═════ Given passage

Patton’s utilization-focused evaluation compared to Pawson and Tilleys Realistic Evaluation
There are several different method and approaches to evaluate a policy or program associated with social welfare. Every approach comes with its merits and demerits and therefore a details analysis of some of the important approaches is undertaken in this paper. The paper starts with critical analysis of Patton’s utilization-focused evaluation in comparison to Pawson and Tilley’s Realistic Evaluation. Further, the application of the realistic approach is checked in associated with the evaluation of National Dementia Campaign to identify the possible improvements. A detailed analysis of the applicability of participatory approach to evaluation is also presented in relation to the same campaign to understand the importance of explicit participation for efficient evaluation.

══════════
═════ Supplied material

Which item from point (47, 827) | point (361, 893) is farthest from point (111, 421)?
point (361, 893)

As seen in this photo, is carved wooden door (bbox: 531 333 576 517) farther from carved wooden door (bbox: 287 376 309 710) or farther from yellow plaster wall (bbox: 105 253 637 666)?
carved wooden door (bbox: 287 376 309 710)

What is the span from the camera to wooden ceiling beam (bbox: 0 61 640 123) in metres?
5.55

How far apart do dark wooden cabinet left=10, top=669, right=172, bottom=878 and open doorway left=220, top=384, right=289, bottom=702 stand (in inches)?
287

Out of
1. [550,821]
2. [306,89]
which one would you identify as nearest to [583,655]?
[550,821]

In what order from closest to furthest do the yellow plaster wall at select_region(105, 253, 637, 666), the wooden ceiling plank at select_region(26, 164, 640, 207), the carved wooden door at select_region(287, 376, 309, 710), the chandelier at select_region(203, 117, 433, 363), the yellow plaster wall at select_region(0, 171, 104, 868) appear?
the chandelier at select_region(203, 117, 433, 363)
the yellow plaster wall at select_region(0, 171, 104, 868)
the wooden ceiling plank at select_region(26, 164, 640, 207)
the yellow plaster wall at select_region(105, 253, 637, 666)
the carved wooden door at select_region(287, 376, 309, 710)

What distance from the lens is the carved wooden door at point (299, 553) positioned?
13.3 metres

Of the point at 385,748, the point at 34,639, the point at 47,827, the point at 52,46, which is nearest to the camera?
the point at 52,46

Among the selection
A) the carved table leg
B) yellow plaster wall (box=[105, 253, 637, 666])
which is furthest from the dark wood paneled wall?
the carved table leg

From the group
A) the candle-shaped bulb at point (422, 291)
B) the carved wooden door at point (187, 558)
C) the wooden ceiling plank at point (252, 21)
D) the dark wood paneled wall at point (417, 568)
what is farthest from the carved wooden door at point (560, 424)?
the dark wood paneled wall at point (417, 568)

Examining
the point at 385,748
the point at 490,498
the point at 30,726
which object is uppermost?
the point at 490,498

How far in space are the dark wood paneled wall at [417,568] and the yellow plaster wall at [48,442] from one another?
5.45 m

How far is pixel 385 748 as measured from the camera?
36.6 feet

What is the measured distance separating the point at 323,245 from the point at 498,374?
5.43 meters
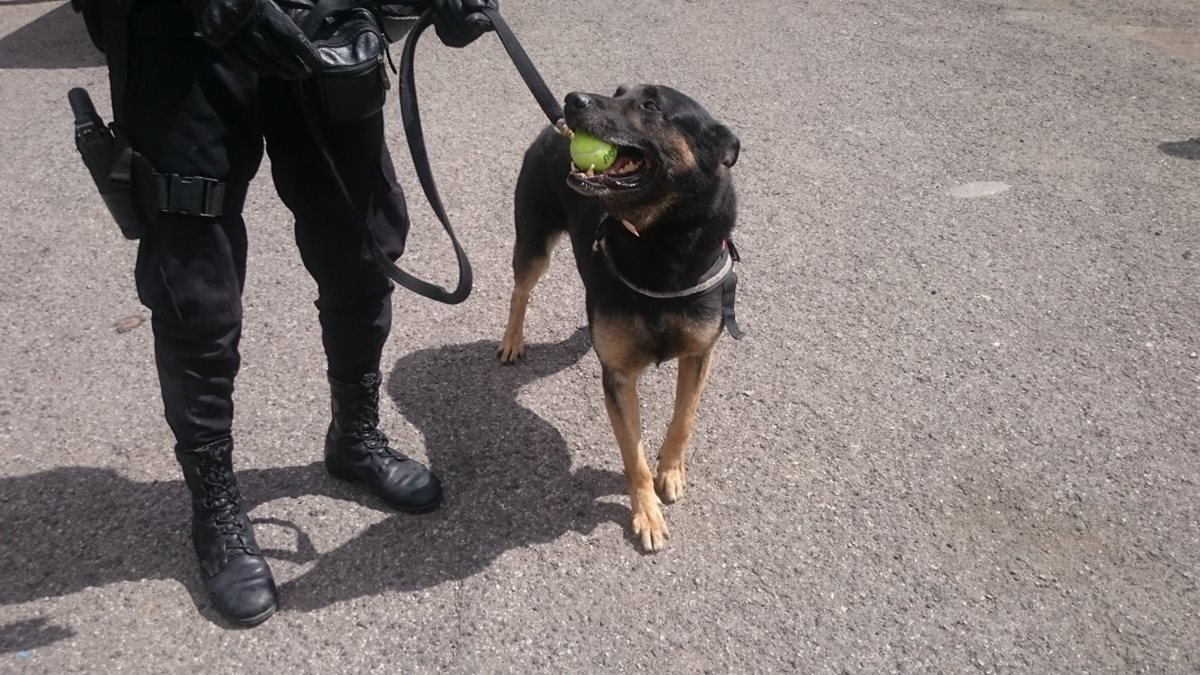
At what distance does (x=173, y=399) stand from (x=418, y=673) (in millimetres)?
1054

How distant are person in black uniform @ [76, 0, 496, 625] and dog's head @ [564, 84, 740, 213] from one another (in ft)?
1.60

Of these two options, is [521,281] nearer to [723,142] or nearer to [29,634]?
[723,142]

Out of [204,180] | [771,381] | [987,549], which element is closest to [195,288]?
[204,180]

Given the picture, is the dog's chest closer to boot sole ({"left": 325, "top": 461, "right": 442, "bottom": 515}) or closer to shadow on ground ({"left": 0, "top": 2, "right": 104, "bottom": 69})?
boot sole ({"left": 325, "top": 461, "right": 442, "bottom": 515})

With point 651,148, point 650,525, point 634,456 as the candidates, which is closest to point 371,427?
point 634,456

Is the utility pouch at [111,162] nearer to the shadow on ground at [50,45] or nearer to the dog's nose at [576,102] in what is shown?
the dog's nose at [576,102]

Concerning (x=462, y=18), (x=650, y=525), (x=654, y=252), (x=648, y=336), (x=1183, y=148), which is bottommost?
(x=1183, y=148)

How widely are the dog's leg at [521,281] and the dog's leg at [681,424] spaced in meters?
0.90

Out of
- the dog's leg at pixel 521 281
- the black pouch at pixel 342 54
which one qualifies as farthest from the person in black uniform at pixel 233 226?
the dog's leg at pixel 521 281

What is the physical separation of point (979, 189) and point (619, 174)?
3.50m

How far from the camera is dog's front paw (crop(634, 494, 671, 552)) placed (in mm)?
2938

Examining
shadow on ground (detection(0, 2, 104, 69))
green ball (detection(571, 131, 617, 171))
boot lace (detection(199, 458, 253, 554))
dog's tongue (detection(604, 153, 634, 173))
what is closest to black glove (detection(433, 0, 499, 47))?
green ball (detection(571, 131, 617, 171))

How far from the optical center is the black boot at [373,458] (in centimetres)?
298

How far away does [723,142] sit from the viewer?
8.99 ft
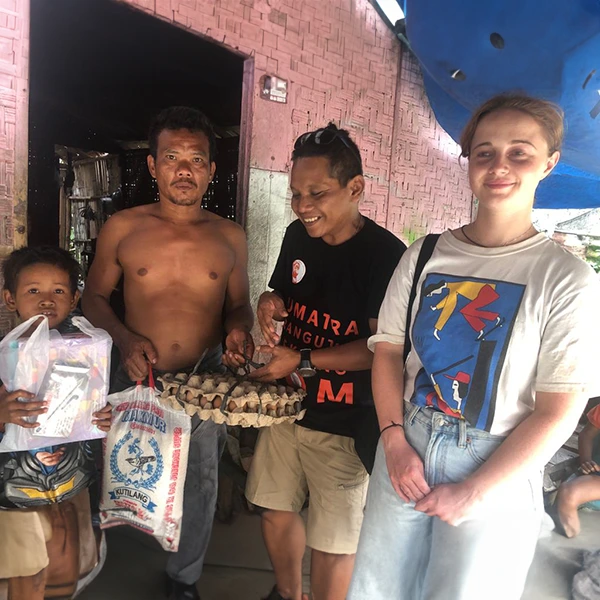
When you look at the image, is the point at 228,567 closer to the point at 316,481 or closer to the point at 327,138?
the point at 316,481

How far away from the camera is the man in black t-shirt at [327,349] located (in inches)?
74.4

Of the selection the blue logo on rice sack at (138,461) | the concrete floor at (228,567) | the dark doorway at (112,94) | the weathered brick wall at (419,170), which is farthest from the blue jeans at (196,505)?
the weathered brick wall at (419,170)

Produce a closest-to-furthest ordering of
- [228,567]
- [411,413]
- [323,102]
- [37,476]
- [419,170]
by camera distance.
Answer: [411,413], [37,476], [228,567], [323,102], [419,170]

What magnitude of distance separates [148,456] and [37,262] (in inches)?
34.8

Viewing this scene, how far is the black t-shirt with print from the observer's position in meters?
1.88

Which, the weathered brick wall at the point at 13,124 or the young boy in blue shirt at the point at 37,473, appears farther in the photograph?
the weathered brick wall at the point at 13,124

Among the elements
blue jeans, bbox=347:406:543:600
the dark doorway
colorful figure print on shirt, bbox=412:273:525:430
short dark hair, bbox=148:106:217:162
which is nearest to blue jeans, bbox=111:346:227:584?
blue jeans, bbox=347:406:543:600

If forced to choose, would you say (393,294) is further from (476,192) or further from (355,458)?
(355,458)

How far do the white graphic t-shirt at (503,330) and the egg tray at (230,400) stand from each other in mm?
550

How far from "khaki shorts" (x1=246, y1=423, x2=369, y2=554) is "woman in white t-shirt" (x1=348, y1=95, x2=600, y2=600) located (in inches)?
19.1

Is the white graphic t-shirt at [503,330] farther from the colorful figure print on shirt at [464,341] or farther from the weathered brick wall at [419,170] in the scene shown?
the weathered brick wall at [419,170]

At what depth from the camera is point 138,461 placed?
194 cm

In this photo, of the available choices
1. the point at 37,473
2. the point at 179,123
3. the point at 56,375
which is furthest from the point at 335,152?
the point at 37,473

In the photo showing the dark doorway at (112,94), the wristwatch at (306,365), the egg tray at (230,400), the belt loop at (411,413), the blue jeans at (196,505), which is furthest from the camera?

══════════

> [Work task A]
Reproduce word for word the part of the text on evaluation approaches between "Patton’s utilization-focused evaluation compared" and "for efficient evaluation.", inclusive.
> [Work task B]
Resume the text on evaluation approaches at the point where it ends and carry it forward.
The records have no connection to the text on evaluation approaches.

> [Exercise result A]
Patton’s utilization-focused evaluation compared to Pawson and Tilleys Realistic Evaluation
There are several different method and approaches to evaluate a policy or program associated with social welfare. Every approach comes with its merits and demerits and therefore a details analysis of some of the important approaches is undertaken in this paper. The paper starts with critical analysis of Patton’s utilization-focused evaluation in comparison to Pawson and Tilley’s Realistic Evaluation. Further, the application of the realistic approach is checked in associated with the evaluation of National Dementia Campaign to identify the possible improvements. A detailed analysis of the applicability of participatory approach to evaluation is also presented in relation to the same campaign to understand the importance of explicit participation for efficient evaluation.

> [Exercise result B]
Patton’s Utilization-Focused Evaluation versus Pawson and Tilley’s Realistic Evaluation
Under the approach of utilization-focused evaluation, the analysis is based on the notion that it is necessary to conduct the evaluations that are actually useful and used. On the other hand, realistic evaluation is based on generative theory of causation where a programme offers “chances that may be triggered into action through the capacity of the subject to make choices” (Patton, 1997, p. 38).
The method of utilization-focused evaluation starts with identifying the intended users of the evaluation and organizing them to participate in decision-making related to evaluation (Gregory, 2000). Further, they participate in wide-ranging discussion focused on methodological appropriateness accuracy, cost, etc. and collect the required data along with analysing it and forming judgments (Rebien, 1996).
Here it is to be noted that the primary aim under this method is not to promote participatory practice but to provide detailed information to the intended users of the evaluation. To achieve this objective, Patton (1997) provided a set of Principles of Participatory Evaluation to form the basis of evaluation aiming at identifying the principles that the intended users wish to adopt. However, these principles are mere options and have the standing more of a wish list instead of some clear practical guidelines for the process of evaluation.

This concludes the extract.